HealthMap.org's successful identification of early Ebola cases is just one example of ways in which researchers are capitalizing on the availability of big data in the life sciences to protect public health and safety. However, such efforts can also require grappling with research obstacles and security risks, which are examined in "National and Transnational Security Implications of Big Data in the Life Sciences," a new report by AAAS, the FBI, and the UN Interregional Crime and Justice Research Institute (UNICRI).
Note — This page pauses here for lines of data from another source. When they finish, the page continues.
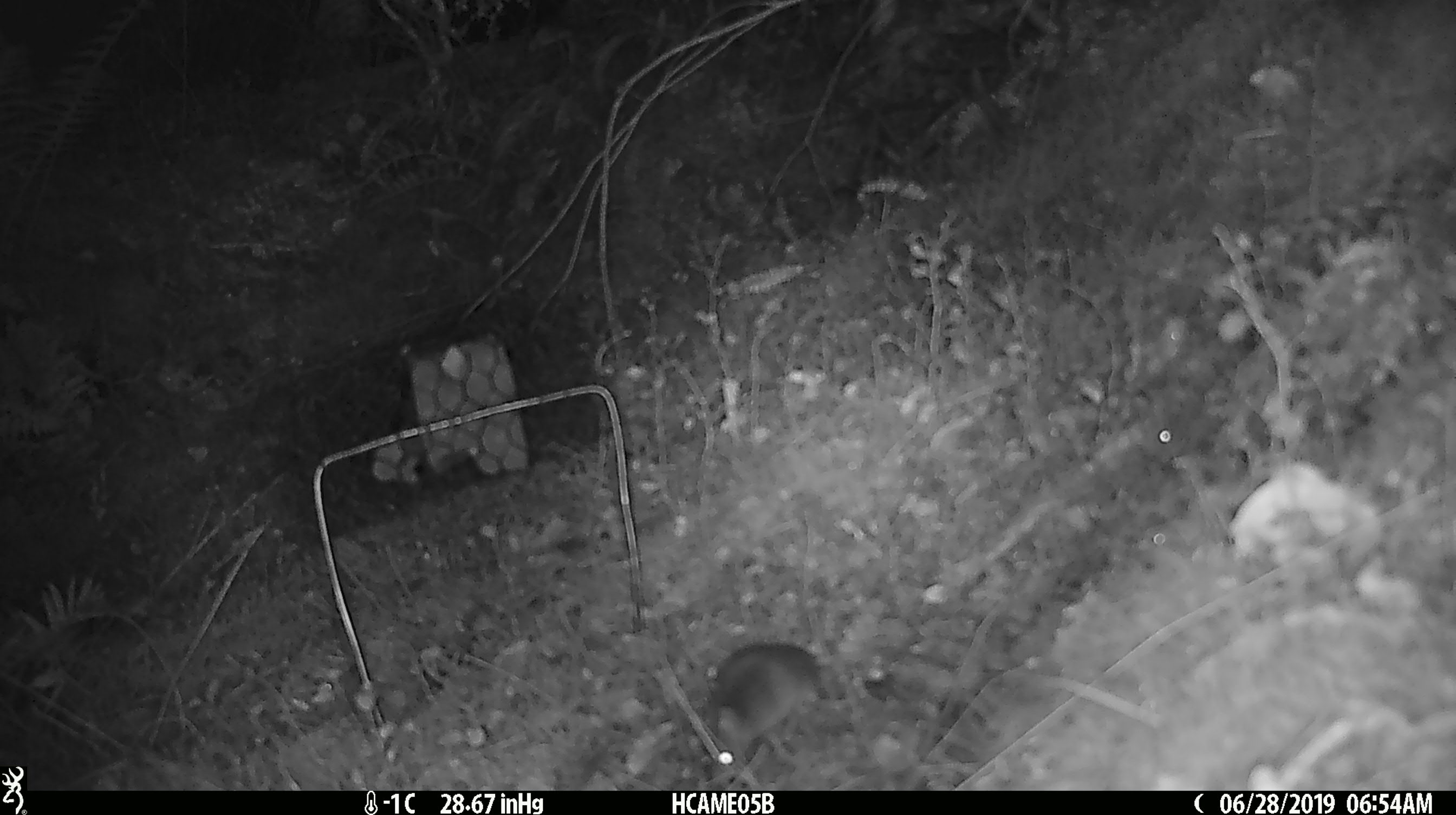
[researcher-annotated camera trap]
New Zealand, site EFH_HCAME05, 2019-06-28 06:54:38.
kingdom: Animalia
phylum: Chordata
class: Mammalia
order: Rodentia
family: Muridae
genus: Mus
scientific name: Mus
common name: mouse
Mouse (Mus).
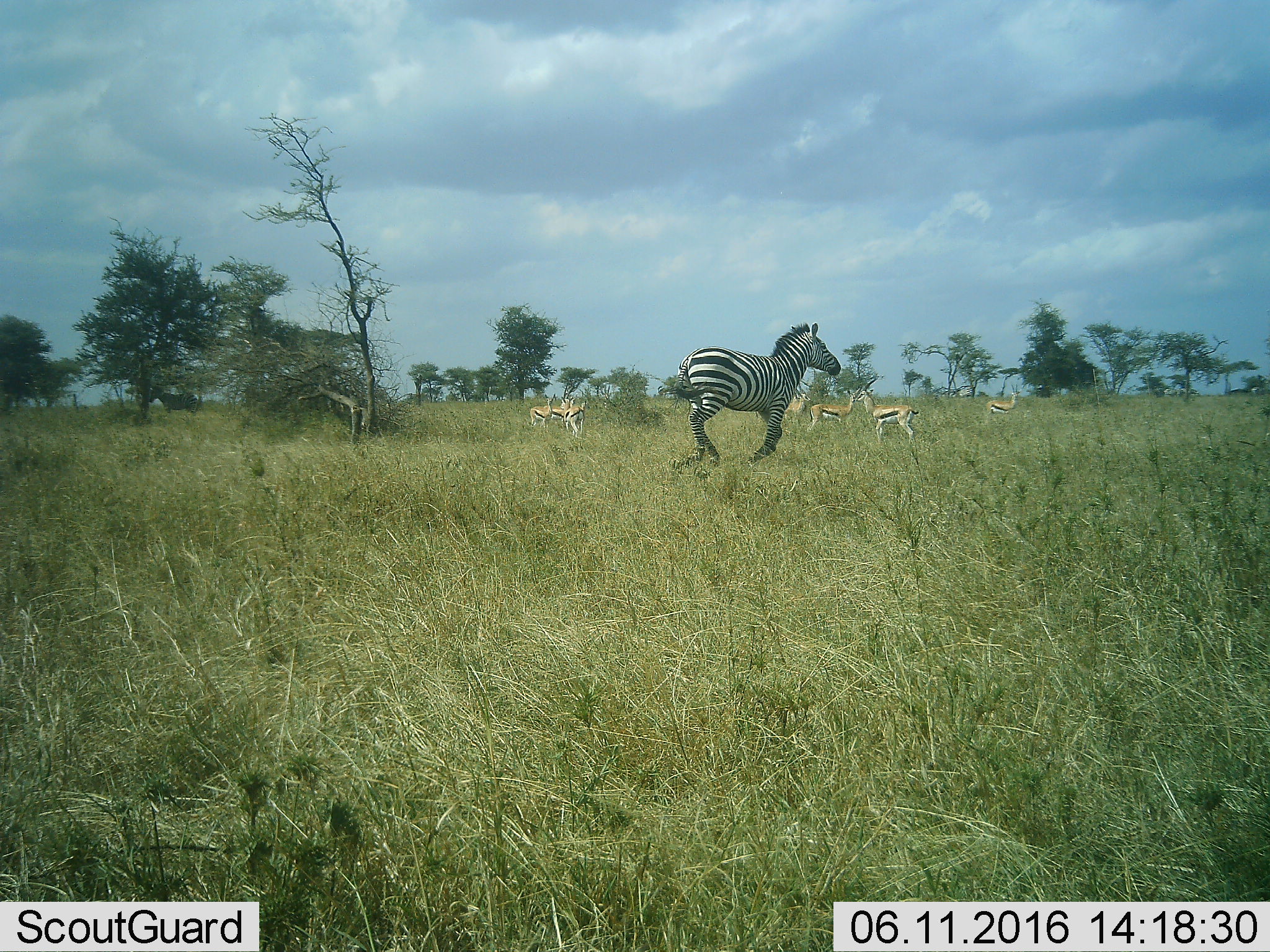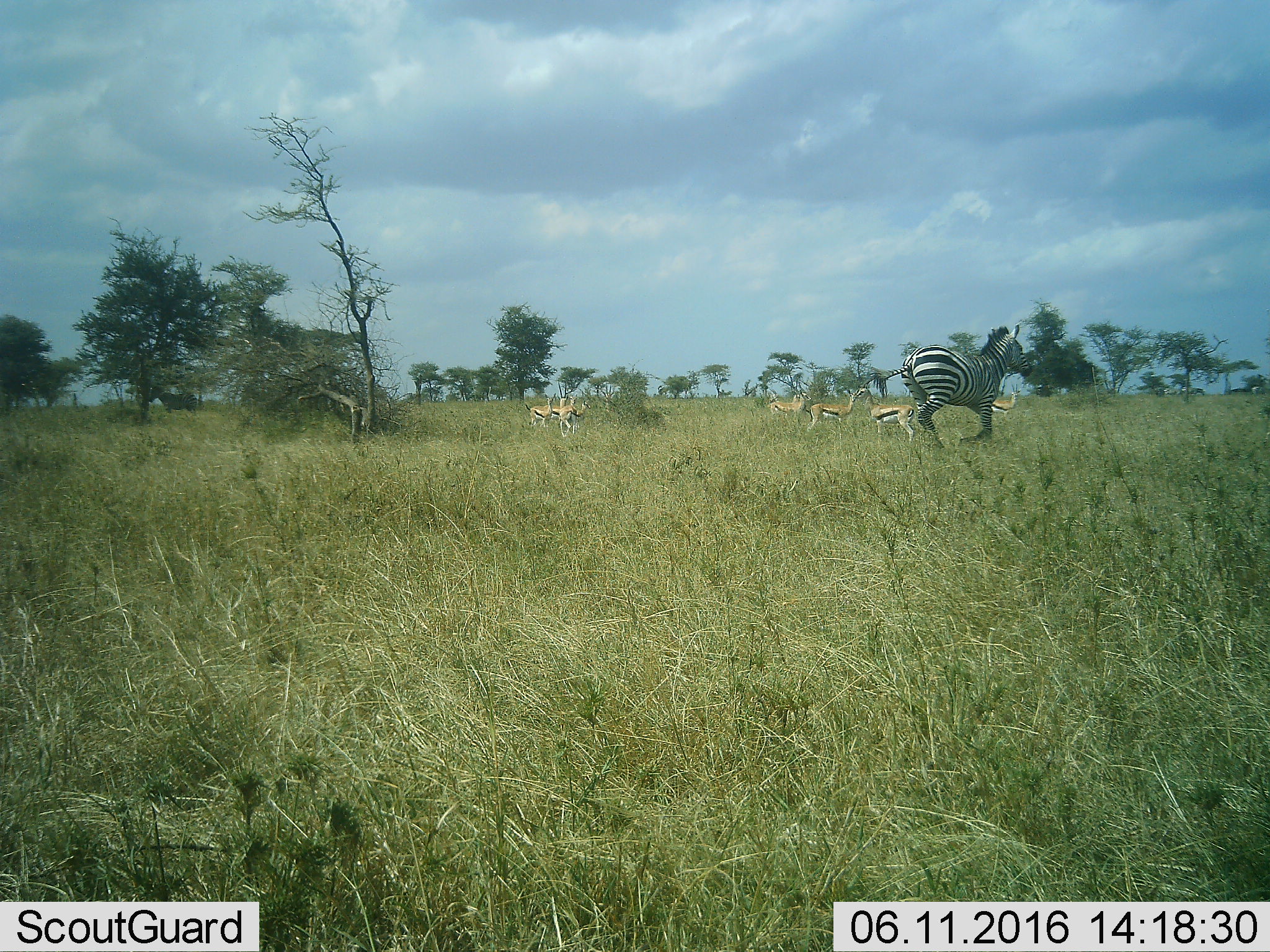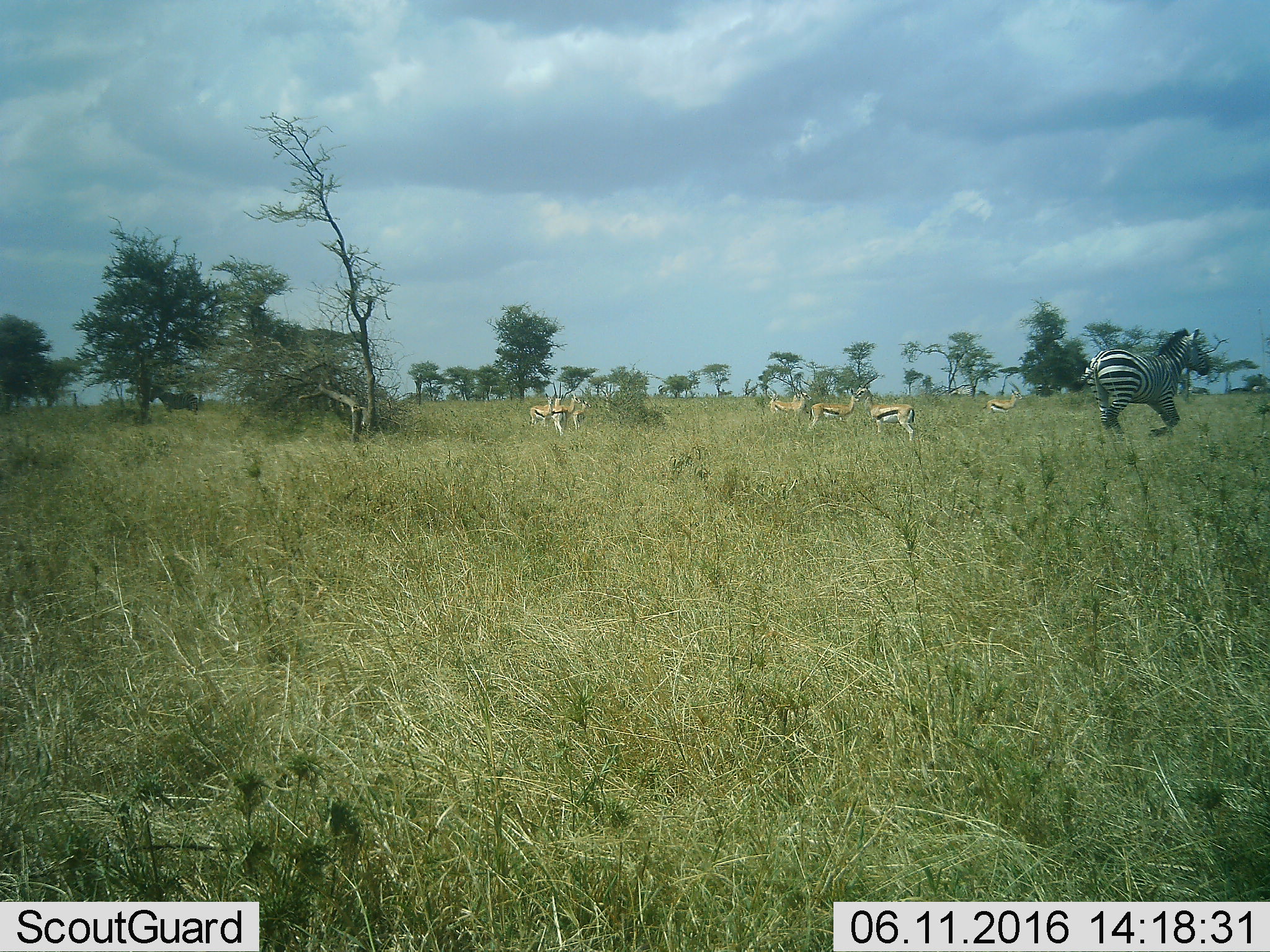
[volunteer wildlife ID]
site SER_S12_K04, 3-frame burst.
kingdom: Animalia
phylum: Chordata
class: Mammalia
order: Artiodactyla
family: Bovidae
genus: Eudorcas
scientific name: Eudorcas thomsonii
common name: thomson's gazelle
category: gazellethomsons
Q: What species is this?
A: Gazellethomsons (thomson's gazelle) (Eudorcas thomsonii).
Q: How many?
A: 8.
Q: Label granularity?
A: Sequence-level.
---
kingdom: Animalia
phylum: Chordata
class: Mammalia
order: Perissodactyla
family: Equidae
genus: Equus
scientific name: Equus quagga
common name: plains zebra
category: zebraplains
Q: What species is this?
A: Zebraplains (plains zebra) (Equus quagga).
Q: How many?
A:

For example, many researchers are hindered by the absence of shared terminology across datasets, preventing researchers from performing data analysis. This may seem like a simple challenge to overcome when, for example, data analytic technologies cannot easily compare data from healthcare providers who classify individuals as male/female, man/woman, or M/F in a small dataset. Yet terminology differences in data collection become increasingly difficult to resolve when researchers are working with a large amount of data, even with advanced computing techniques.
These and other challenges are preventing researchers from utilizing big data's full potential to address national and transnational security issues, including infectious disease surveillance, drug development, societal verification of arms control treaties, emergency preparation and response, agriculture and food security, and more, according to the report.
The AAAS Center for Science, Technology and Security Policy (CSTSP), the FBI Weapons of Mass Destruction Directorate (WMDD) Biological Countermeasures Unit (BCU), and UNICRI engaged in a year-long study on the national security implications of the use of big data in the life sciences. Specifically, AAAS, the FBI, and UNICRI aimed to identify the current state of big data and analytics, the benefits and risks of big data in the life sciences to national security, and needed solutions for addressing exploitation of system vulnerabilities or intentional use for harmful or criminal purposes.
The report noted that scientists in some fields are making headway to address the challenges related to using the full potential of big data. For example, researchers agreed to use standard terminology for genomic data during the early phases of the Human Genome Project. In August 2014, the National Institutes of Health (NIH) issued the Genomic Data Sharing (GDS) policy which included the need for standardized language and applies to all NIH-funded research that generates large-scale genomic data at all funding levels, as well as the use of data for subsequent research. This example may be instructive for other fields and demonstrates that scientists and government agencies can work together to ensure they are speaking the same language.
The report also analyzes three hypothetical scenarios where big data from the life sciences could be exploited in harmful ways. In one, a country wants to targets a specific subpopulation within its borders by designing (not necessarily creating) a virus that preferentially infects a group among its citizens. In the second, a group outside the U.S. wants to prevent government and international health officials from discovering its covert scientific activities to modify a biological agent it acquired from a local laboratory. And, in the third, a non-state actor uses new advances in computational analyses of multiple types of scientific data to determine which genetic segments are found only in dangerous strains of a specific pathogen.
The analysis reveals that "gaps remain in law and technology development, which currently results in a greater reliance on institutional and individual responsibility to prevent theft, manipulation, and exploitation of Big Data in the life sciences," the report concludes. The authors recommend that scientific and security communities work together to identify risks and vulnerabilities, and subsequently develop measures to detect, deter, prevent, and respond to any security concerns associated with Big Data and its various applications in the life sciences.
The AAAS, FBI, and UNICRI report was produced by a working group composed of leaders in technology, security, law enforcement, computer and data sciences, and the life sciences representing government agencies, intergovernmental organizations, the private sector, and academia. The group was assisted by experts in cyber security, chemical and biological defense, amateur biology, and philosophy.
"The hope is to provide scientists and security experts with the tools and a process to evaluate the risks and benefits of emerging and enabling technologies, as well as solutions to minimize the risk and maximize benefit proactively," said Kavita Berger, AAAS CSTSP associate director.
The report created risk-benefit assessment frameworks and offered options for the U.S. government's action to capitalize on the benefits of big data in the life sciences while mitigating risks, as well as technical, legal, institutional, and individual solutions to several of the security risks related to big data in the life sciences.
"As more information (both biological and non-biological) is collected, computational analysis tools advance, and standards for data collection and sharing are developed, the potential for Big Data technologies to enhance both national security and adversary capacities is likely to increase," the report said. "Now is the time to develop tools through which scientists, policymakers, and security experts can evaluate the risks and benefits concurrently, and consider solutions to prevent or mitigate risks identified."
The private sector, academia, and governments all play important roles in supporting and conducting research and developing new data technologies, the report said. "Thoughtful consideration of the possible risks (from system vulnerabilities and intentional misuse) and benefits, qualitative assessment of the risks and benefits, and identification of existing and needed solutions are extremely important to ensure that Big Data in the life sciences is developed and applied for maximum benefit."